** Problem to solve **
Line by line, restate the material word for word, omitting any image.

** Task input **

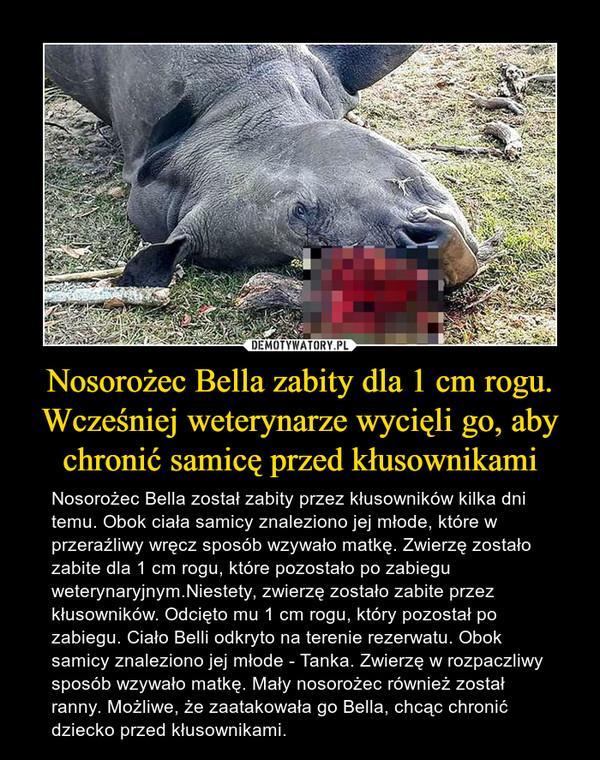 Nosorożec Bella zabity dla 1 cm rogu. Wcześniej weterynarze wycięli go, aby chronić samicę przed kłusownikami – Nosorożec Bella został zabity przez kłusowników kilka dni temu. Obok ciała samicy znaleziono jej młode, które w przeraźliwy wręcz sposób wzywało matkę. Zwierzę zostało zabite dla 1 cm rogu, które pozostało po zabiegu weterynaryjnym.Niestety, zwierzę zostało zabite przez kłusowników. Odcięto mu 1 cm rogu, który pozostał po zabiegu. Ciało Belli odkryto na terenie rezerwatu. Obok samicy znaleziono jej młode - Tanka. Zwierzę w rozpaczliwy sposób wzywało matkę. Mały nosorożec również został ranny. Możliwe, że zaatakowała go Bella, chcąc chronić dziecko przed kłusownikami.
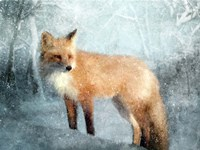 Winter Fox in Falling Snow Fine Art Print
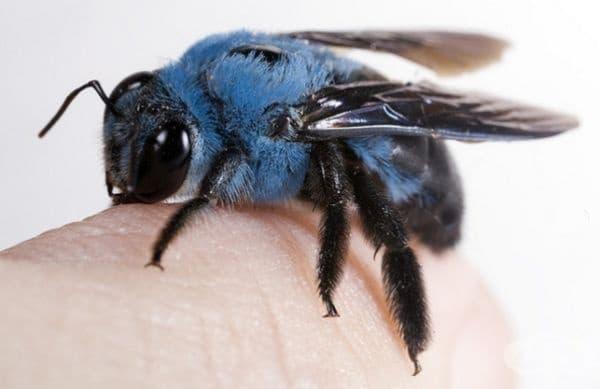 Дива синя пчела.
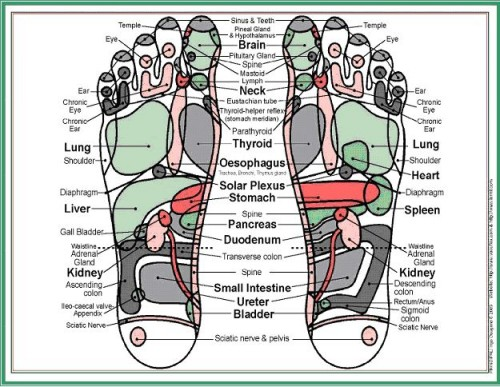 Reflexology Redditch at the foot clinic headless cross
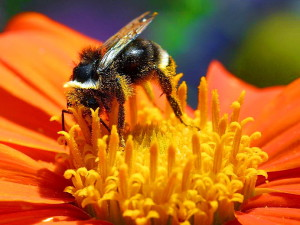 abejorros, flores, macro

** Output of the exercise **
 Nosorożec Bella zabity dla 1 cm rogu. Wcześniej weterynarze wycięli go, aby chronić samicę przed kłusownikami – Nosorożec Bella został zabity przez kłusowników kilka dni temu. Obok ciała samicy znaleziono jej młode, które w przeraźliwy wręcz sposób wzywało matkę. Zwierzę zostało zabite dla 1 cm rogu, które pozostało po zabiegu weterynaryjnym.Niestety, zwierzę zostało zabite przez kłusowników. Odcięto mu 1 cm rogu, który pozostał po zabiegu. Ciało Belli odkryto na terenie rezerwatu. Obok samicy znaleziono jej młode - Tanka. Zwierzę w rozpaczliwy sposób wzywało matkę. Mały nosorożec również został ranny. Możliwe, że zaatakowała go Bella, chcąc chronić dziecko przed kłusownikami.
 Winter Fox in Falling Snow Fine Art Print
 Дива синя пчела.
 Reflexology Redditch at the foot clinic headless cross
 abejorros, flores, macro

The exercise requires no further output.